Find the line containing "From the picture". Return it and every line after it, unchanged, up to and including the last line.

## BEGIN RAW DATA

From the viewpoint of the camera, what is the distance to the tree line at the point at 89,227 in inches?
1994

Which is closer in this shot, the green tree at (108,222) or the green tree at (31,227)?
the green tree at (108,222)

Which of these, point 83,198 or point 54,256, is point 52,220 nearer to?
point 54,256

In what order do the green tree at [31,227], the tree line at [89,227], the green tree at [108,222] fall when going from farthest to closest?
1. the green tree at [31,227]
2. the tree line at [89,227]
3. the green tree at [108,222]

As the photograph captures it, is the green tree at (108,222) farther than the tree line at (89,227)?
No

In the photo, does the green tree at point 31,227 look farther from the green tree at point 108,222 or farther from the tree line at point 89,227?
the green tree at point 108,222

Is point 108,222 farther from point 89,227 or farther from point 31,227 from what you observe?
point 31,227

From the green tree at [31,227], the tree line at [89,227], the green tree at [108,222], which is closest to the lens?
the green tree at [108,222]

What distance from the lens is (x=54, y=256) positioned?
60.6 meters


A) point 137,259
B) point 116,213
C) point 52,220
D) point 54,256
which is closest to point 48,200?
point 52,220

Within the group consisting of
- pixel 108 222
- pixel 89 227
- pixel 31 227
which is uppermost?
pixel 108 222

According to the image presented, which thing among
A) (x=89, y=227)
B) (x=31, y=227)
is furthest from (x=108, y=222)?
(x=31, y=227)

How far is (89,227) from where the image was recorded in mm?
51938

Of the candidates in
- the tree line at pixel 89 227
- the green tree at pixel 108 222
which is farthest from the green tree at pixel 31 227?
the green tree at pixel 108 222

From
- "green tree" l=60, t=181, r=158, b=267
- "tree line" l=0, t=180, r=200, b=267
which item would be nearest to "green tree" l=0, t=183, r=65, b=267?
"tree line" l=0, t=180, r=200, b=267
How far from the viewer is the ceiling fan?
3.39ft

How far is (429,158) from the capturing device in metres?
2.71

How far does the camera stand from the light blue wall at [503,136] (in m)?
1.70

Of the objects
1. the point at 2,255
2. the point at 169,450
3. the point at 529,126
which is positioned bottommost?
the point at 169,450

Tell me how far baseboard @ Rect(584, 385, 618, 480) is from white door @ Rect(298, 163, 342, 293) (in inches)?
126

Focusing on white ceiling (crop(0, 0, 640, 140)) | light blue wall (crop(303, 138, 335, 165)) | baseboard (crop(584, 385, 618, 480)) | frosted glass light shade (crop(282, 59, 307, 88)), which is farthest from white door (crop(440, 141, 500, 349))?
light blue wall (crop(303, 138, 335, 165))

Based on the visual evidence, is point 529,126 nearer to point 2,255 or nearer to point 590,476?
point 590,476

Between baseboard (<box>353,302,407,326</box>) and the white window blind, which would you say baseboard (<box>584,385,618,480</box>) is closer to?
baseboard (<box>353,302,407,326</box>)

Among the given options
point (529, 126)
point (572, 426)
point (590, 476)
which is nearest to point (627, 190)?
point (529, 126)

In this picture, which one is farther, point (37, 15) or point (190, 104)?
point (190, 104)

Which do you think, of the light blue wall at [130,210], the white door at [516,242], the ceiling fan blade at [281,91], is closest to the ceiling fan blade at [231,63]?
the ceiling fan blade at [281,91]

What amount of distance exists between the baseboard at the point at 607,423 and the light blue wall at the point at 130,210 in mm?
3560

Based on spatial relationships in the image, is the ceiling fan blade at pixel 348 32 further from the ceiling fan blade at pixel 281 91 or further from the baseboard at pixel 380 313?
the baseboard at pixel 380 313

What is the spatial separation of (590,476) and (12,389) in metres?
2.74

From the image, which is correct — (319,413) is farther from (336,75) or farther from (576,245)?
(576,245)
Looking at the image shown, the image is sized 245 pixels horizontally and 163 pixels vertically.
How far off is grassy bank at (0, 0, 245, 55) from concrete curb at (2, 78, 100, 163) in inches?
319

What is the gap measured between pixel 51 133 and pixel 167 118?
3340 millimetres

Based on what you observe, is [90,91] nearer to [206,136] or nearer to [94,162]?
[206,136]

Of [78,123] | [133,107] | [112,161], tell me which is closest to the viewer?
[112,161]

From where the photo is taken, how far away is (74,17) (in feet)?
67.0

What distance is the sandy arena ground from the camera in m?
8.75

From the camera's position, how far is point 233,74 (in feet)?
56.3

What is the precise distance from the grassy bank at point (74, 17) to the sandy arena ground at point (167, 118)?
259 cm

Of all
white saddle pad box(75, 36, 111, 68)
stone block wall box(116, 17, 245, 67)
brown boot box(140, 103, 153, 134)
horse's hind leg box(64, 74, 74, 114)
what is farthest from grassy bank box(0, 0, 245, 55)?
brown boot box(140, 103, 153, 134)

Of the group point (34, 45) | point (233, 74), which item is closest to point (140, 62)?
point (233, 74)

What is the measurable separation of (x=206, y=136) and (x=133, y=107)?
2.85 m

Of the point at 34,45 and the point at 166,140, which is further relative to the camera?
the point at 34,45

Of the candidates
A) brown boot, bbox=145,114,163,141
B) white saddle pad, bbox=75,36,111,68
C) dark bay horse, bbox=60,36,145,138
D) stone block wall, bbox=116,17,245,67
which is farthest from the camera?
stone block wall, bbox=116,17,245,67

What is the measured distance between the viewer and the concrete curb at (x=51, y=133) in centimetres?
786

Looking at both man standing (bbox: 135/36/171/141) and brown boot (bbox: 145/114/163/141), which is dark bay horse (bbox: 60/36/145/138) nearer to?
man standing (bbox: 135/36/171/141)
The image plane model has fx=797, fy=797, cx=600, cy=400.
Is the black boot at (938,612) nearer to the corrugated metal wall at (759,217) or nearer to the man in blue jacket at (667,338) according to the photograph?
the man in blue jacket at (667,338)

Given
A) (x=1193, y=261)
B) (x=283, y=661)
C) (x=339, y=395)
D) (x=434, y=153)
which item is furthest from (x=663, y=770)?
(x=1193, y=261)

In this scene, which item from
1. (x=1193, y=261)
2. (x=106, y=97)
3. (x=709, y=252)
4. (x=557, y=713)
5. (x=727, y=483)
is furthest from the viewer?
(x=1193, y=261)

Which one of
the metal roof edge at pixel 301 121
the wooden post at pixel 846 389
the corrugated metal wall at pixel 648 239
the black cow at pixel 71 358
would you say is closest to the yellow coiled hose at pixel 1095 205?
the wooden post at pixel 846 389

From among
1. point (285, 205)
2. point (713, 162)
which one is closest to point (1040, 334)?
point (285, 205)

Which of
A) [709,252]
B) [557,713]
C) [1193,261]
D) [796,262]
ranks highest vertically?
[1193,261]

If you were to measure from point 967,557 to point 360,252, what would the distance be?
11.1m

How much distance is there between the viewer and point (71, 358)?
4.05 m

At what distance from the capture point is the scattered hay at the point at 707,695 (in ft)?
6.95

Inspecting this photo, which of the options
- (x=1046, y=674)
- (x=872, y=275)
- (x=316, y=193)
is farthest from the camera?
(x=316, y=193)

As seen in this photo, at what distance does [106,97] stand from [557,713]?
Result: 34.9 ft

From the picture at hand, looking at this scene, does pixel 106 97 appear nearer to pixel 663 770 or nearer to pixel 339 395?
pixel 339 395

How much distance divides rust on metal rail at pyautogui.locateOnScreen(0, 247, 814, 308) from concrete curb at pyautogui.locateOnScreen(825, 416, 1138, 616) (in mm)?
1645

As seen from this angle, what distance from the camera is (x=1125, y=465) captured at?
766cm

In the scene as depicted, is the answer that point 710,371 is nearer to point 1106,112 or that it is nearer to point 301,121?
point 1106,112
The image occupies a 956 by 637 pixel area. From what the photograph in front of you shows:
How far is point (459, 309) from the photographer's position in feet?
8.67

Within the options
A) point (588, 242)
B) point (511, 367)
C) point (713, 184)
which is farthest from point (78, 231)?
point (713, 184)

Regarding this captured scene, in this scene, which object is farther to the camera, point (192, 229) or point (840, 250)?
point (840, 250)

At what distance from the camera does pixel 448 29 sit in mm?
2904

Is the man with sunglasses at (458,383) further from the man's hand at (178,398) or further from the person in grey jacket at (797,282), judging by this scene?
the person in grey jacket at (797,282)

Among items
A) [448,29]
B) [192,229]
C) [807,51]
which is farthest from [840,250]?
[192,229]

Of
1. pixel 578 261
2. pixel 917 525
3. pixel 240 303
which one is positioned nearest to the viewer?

## END RAW DATA

*FINISHED TASK*:
From the picture at hand, looking at this scene, does pixel 106 97 appear nearer to pixel 663 770 or nearer to pixel 339 395?
pixel 339 395

How much distance divides rust on metal rail at pyautogui.locateOnScreen(0, 247, 814, 308) from concrete curb at pyautogui.locateOnScreen(825, 416, 1138, 616) (in mm)?
1645

As seen from this angle, what distance from the camera is (x=1125, y=465) captured at?
766cm

In the scene as depicted, is the answer that point 710,371 is nearer to point 1106,112 or that it is nearer to point 301,121?
point 1106,112
The image occupies a 956 by 637 pixel area. From what the photograph in front of you shows:
How far is point (459, 309) from the photographer's position in feet?
8.67

Within the options
A) point (588, 242)
B) point (511, 367)
C) point (713, 184)
which is farthest from point (78, 231)?
point (713, 184)

Regarding this captured scene, in this scene, which object is farther to the camera, point (192, 229) or point (840, 250)?
point (840, 250)

At what distance from the camera does pixel 448 29 sit in mm?
2904

Is the man with sunglasses at (458,383) further from the man's hand at (178,398) or further from the person in grey jacket at (797,282), judging by this scene?
the person in grey jacket at (797,282)

Among items
A) [448,29]
B) [192,229]
C) [807,51]
which is farthest from [840,250]?
[192,229]

Of
1. pixel 578 261
2. pixel 917 525
3. pixel 240 303
which one is positioned nearest to the viewer?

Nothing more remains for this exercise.